What is Cloud Computing?
Why Interviewers Ask This
This question tests conceptual clarity. Interviewers want to hear a precise, confident definition before moving to more complex AWS / Cloud Computing topics. It also reveals how well you can explain technical ideas to non-experts.
Answer
Cloud computing is the delivery of computing services — servers, storage, databases, networking, software, analytics, and intelligence — over the internet ("the cloud") to offer faster innovation, flexible resources, and economies of scale. Instead of owning and maintaining physical data centers and servers, you access technology services on an as-needed basis from a cloud provider and pay only for what you use.

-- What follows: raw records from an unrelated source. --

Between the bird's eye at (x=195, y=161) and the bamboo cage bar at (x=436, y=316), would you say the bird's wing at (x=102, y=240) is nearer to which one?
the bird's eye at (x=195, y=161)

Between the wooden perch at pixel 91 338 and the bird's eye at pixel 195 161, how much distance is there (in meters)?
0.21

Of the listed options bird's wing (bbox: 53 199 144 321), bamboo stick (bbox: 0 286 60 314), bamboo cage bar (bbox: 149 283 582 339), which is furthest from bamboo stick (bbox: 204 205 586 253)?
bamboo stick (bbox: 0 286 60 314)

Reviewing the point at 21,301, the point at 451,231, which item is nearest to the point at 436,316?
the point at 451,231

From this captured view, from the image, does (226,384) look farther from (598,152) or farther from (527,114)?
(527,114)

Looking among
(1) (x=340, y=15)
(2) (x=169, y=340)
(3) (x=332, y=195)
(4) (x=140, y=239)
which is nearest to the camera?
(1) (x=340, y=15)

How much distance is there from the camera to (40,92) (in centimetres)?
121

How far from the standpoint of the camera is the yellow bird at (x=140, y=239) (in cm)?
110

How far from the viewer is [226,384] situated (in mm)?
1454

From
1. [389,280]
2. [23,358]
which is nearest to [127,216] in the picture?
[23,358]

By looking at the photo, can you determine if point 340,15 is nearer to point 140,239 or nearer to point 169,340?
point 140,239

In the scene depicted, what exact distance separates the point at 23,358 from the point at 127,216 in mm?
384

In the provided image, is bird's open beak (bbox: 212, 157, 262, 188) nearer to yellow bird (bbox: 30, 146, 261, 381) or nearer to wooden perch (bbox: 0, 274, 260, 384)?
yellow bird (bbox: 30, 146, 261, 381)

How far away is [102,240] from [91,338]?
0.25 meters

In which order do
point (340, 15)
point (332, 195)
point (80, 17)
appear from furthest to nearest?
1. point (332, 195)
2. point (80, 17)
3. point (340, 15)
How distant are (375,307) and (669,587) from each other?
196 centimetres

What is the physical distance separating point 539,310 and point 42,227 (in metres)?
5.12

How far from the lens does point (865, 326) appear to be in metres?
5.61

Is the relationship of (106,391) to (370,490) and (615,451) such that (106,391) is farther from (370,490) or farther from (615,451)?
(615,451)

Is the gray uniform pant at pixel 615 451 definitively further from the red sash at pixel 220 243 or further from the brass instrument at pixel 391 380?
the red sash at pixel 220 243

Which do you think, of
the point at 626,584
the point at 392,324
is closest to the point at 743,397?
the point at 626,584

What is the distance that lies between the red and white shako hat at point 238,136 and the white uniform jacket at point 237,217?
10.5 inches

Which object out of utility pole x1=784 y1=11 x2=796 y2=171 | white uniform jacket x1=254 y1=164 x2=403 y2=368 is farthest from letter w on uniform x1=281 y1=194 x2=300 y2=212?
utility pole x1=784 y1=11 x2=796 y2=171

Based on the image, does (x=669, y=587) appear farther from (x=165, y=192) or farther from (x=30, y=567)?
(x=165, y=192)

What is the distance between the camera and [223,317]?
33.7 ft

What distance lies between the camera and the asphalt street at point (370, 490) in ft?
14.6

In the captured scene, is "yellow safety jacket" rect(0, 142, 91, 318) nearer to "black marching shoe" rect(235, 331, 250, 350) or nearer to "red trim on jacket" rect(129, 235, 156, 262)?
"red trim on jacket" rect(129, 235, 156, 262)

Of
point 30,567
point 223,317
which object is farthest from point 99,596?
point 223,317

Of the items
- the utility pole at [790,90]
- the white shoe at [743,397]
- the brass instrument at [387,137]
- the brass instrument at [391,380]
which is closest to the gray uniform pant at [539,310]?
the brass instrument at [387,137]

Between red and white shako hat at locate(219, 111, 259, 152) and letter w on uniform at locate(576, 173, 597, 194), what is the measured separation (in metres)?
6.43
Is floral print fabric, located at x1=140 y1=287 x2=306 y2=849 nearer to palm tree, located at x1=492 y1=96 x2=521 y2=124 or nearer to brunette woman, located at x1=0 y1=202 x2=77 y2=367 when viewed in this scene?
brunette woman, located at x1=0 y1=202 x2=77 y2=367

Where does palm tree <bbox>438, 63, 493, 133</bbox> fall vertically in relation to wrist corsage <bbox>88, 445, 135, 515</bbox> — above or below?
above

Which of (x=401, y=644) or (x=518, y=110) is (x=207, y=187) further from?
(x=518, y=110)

Key characteristics (NIST definition): (1) On-demand self-service: provision resources without human interaction with the provider; (2) Broad network access: available over the network via standard mechanisms; (3) Resource pooling: provider serves multiple customers using a multi-tenant model; (4) Rapid elasticity: scale up or down quickly and automatically; (5) Measured service: pay for what you use (metering). Service models: IaaS (Infrastructure as a Service — EC2), PaaS (Platform as a Service — Elastic Beanstalk, Heroku), SaaS (Software as a Service — Gmail, Salesforce). Deployment models: Public cloud (AWS, Azure, GCP), Private cloud (on-premises), Hybrid cloud (both), Multi-cloud (multiple public providers). Major providers: Amazon Web Services (AWS — market leader ~33%), Microsoft Azure (~22%), Google Cloud Platform (~10%), Alibaba Cloud.
Common Mistake
A common mistake is memorizing definitions without understanding implications. When asked this question, go one level deeper — explain what happens when this concept is misused or ignored.